#### AUSGEWÄHLTER AUSZUG

Auch anderswo werden Schulden in erheblichem Maße angehäuft, weil einfach für lau etwas in Anspruch genommen wird, was im Grunde schon einen erheblichen Wert hat, nämlich die Natur und Umwelt. Wälder werden gerodet, Kohle und Öl aus dem Boden geholt, Ackerbau und Viehzucht nutzen nicht nur Tiere und Pflanzen, sondern auch die Vitalität des Bodens, Insekten bestäuben Pflanzen, damit diese Früchte tragen …

Als Dank dafür, dass wir als Menschheit das alles einfach so nutzen, wird dann zudem noch genau diese Natur, die uns das bereitstellt, zerstört, indem wir dort Gifte ausbringen, unseren Müll hinterlassen und Ökosysteme komplett umkrempeln oder sogar vernichten. Wenn dann auf diese Zerstörungen aufmerksam gemacht wird, dann heißt es immer nur, dass kein Geld dafür da sei, die Schäden zu vermeiden oder wieder zu reparieren.

Reichlich parasitär, oder?

Und als wenn das noch nicht genug Schulden wären, die sich da anhäufen, weil für wertvolle Sachen einfach nichts bezahlt wird, so gibt es dabei auch noch eine geografische Komponente: Wir hier im globalen Norden bzw. in den Industrieländern leben nämlich reichlich auf Kosten von Menschen aus dem globalen Süden. Nicht nur, dass während der Kolonisierung dort einfach alles mitgenommen wurde, was nicht niet- und nagelfest ist, ohne dafür zu bezahlen (inklusive Menschen, die dann als Sklaven schuften mussten), ähnliche Strukturen finden sich heute nach wie vor, sodass durchaus von Neokolonialismus gesprochen werden kann (s. dazu hier).

########
#### DAS MATERIAL

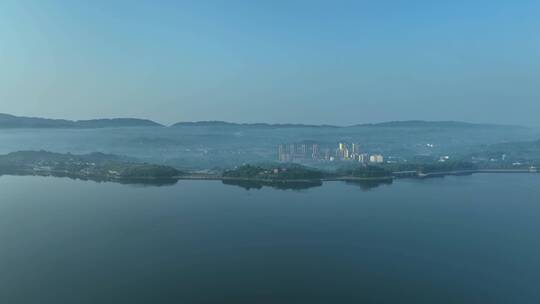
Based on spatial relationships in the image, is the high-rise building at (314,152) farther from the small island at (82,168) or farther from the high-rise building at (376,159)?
the small island at (82,168)

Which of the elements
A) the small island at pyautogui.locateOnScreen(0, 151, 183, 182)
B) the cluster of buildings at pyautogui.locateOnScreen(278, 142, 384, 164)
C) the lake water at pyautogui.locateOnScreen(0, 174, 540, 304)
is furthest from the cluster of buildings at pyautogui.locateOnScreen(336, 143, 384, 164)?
the small island at pyautogui.locateOnScreen(0, 151, 183, 182)

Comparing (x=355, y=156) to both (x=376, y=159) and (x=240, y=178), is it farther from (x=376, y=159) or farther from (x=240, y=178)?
(x=240, y=178)

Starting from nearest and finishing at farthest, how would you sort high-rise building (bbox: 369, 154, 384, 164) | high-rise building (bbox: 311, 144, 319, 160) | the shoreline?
the shoreline < high-rise building (bbox: 369, 154, 384, 164) < high-rise building (bbox: 311, 144, 319, 160)

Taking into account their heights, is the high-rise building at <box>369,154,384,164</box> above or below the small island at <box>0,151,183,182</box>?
above

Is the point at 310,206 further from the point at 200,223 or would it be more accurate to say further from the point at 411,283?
the point at 411,283

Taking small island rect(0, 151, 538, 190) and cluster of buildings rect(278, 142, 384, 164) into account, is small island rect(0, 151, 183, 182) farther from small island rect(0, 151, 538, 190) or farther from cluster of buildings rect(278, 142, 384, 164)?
cluster of buildings rect(278, 142, 384, 164)

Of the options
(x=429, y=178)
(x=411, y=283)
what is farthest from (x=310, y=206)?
(x=429, y=178)
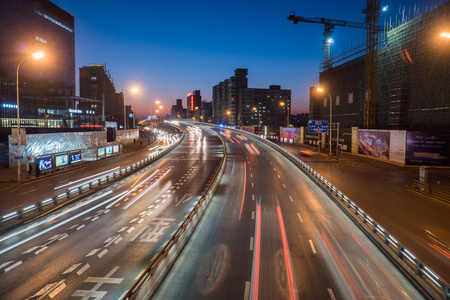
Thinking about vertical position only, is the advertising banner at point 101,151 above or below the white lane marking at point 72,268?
above

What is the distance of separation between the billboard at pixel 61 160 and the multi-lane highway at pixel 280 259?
24555 mm

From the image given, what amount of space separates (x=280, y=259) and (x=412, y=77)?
178 ft

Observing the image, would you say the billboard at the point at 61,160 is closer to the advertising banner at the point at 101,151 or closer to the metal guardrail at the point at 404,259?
the advertising banner at the point at 101,151

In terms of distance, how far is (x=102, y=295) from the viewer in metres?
10.1

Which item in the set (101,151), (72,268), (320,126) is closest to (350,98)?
(320,126)

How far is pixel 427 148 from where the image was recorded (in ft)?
125

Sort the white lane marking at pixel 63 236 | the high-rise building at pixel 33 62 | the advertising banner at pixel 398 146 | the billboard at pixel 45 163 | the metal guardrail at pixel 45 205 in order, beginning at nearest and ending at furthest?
the white lane marking at pixel 63 236 < the metal guardrail at pixel 45 205 < the billboard at pixel 45 163 < the advertising banner at pixel 398 146 < the high-rise building at pixel 33 62

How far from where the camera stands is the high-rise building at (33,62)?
95375mm

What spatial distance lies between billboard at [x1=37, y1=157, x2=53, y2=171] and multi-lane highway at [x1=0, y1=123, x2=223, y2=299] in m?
7.52

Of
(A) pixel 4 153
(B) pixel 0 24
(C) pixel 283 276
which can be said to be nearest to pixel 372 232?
(C) pixel 283 276

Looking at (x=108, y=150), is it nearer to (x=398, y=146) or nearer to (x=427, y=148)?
(x=398, y=146)

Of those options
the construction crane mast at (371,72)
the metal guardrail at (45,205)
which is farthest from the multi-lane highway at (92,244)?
the construction crane mast at (371,72)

########

## DEINE AUFGABEN
**a.** Beantworte anhand des Auszugs diese Fragen:
(i) Wozu bestäuben Insekten Pflanzen?
(ii) Was heißt es immer, wenn auf die Zerstörungen der Natur aufmerksam gemacht wird?
(iii) Von welchem Begriff kann angesichts heutiger Strukturen gesprochen werden?
**b.** Übernimm aus dem Auszug wortgetreu die Stelle von „Auch anderswo werden“ bis einschließlich „wieder zu reparieren.“.
Für die Bearbeitung wird das Material nicht gebraucht.

## LÖSUNGEN
**a.**
(i) Damit diese Früchte tragen.
(ii) Dass kein Geld dafür da sei, die Schäden zu vermeiden oder wieder zu reparieren.
(iii) Von Neokolonialismus.

**b.**
Auch anderswo werden Schulden in erheblichem Maße angehäuft, weil einfach für lau etwas in Anspruch genommen wird, was im Grunde schon einen erheblichen Wert hat, nämlich die Natur und Umwelt. Wälder werden gerodet, Kohle und Öl aus dem Boden geholt, Ackerbau und Viehzucht nutzen nicht nur Tiere und Pflanzen, sondern auch die Vitalität des Bodens, Insekten bestäuben Pflanzen, damit diese Früchte tragen …

Als Dank dafür, dass wir als Menschheit das alles einfach so nutzen, wird dann zudem noch genau diese Natur, die uns das bereitstellt, zerstört, indem wir dort Gifte ausbringen, unseren Müll hinterlassen und Ökosysteme komplett umkrempeln oder sogar vernichten. Wenn dann auf diese Zerstörungen aufmerksam gemacht wird, dann heißt es immer nur, dass kein Geld dafür da sei, die Schäden zu vermeiden oder wieder zu reparieren.